Antecedentes fácticos y procesales
El proceso fue iniciado por un ciudadano que solicitó la pérdida de investidura del diputado por haber participado en la discusión y votación de una recusación contra la secretaria general de la Asamblea Departamental, sin declararse impedido, lo que presuntamente infringió normas legales específicas sobre conflictos de interés.
El Tribunal Administrativo de Casanare, mediante sentencia de primera instancia, accedió a la demanda. Contra esta decisión, el diputado y el Ministerio Público interpusieron recurso de apelación, concedido en efecto suspensivo por el Tribunal.
Posteriormente, el apoderado del diputado solicitó que la Sección Primera del Consejo de Estado remitiera el asunto a la Sala Plena para que profiriera sentencia de unificación jurisprudencial, alegando que la controversia planteaba problemas jurídicos novedosos y de relevancia, especialmente en relación con la interpretación de la cláusula 23.2 de la Convención Americana de Derechos Humanos y la aplicación de los artículos 56 y 60 de la Ley 2200 de 2022 sobre conflicto de intereses para diputados.
Consideraciones jurídicas de la Sala
La Sala recordó que, según el artículo 271 del Código de Procedimiento Administrativo y de lo Contencioso Administrativo (CPACA), para que proceda la unificación jurisprudencial deben cumplirse requisitos específicos:
- El proceso debe provenir de tribunales de única o segunda instancia.
- La solicitud debe contener una exposición clara sobre la importancia jurídica, trascendencia económica o social, o la necesidad de sentar jurisprudencia.
- La petición debe formularse antes de que se registre la ponencia de fallo.
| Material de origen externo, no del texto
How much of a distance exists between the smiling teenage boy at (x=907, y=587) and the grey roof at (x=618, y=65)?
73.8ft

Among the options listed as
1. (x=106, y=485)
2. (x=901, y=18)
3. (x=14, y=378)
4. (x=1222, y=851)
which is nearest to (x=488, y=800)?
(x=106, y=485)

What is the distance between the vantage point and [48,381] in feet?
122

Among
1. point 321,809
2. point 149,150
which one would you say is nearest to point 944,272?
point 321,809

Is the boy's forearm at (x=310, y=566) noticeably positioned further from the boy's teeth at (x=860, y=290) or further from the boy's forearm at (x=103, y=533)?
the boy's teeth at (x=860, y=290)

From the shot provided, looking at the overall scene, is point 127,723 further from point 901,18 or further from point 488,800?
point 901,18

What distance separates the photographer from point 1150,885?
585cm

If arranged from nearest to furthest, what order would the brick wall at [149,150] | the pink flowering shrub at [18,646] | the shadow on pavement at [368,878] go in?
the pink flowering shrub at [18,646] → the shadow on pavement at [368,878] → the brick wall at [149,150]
En el caso concreto, la Sala determinó que el proceso proviene de un tribunal de primera instancia y que la solicitud de unificación no cumple con los requisitos formales ni sustanciales establecidos. Los planteamientos buscan, en esencia, controvertir la sentencia de primera instancia para obtener beneficio particular, sin demostrar impacto significativo en el ordenamiento jurídico o la existencia de decisiones contradictorias que justifiquen la unificación.
Además, los temas planteados corresponden a argumentos propios del juicio de segunda instancia, cuya evaluación corresponde al Consejo de Estado en su función de tribunal de apelación.
Decisión
Por estas razones, la Sala de lo Contencioso Administrativo, Sección Primera, decidió:
- No avocar el conocimiento para proferir sentencia de unificación jurisprudencial.
- Remitir el expediente al despacho sustanciador para continuar con el trámite procesal correspondiente.
- Declarar que contra esta providencia no proceden recursos, conforme al artículo 271 del CPACA.
Esta providencia fue adoptada en sesión de la Sala el 29 de enero de 2026 y refleja la interpretación rigurosa del Consejo de Estado respecto a los mecanismos de unificación jurisprudencial, asegurando que se utilicen solo en casos que realmente impliquen trascendencia jurídica y cumplimiento de los requisitos legales.
Conclusión
La decisión pone de manifiesto la importancia de respetar los procedimientos y requisitos legales para la unificación jurisprudencial en el sistema contencioso administrativo colombiano. Además, reafirma la competencia del Consejo de Estado como tribunal de apelación para resolver las controversias sobre pérdida de investidura, reservando la unificación para casos que cumplan con parámetros estrictos de relevancia y procedencia. De esta manera, se garantiza la estabilidad y coherencia en la interpretación del derecho, evitando dilaciones innecesarias y promoviendo la seguridad jurídica en procesos de alta trascendencia política y social.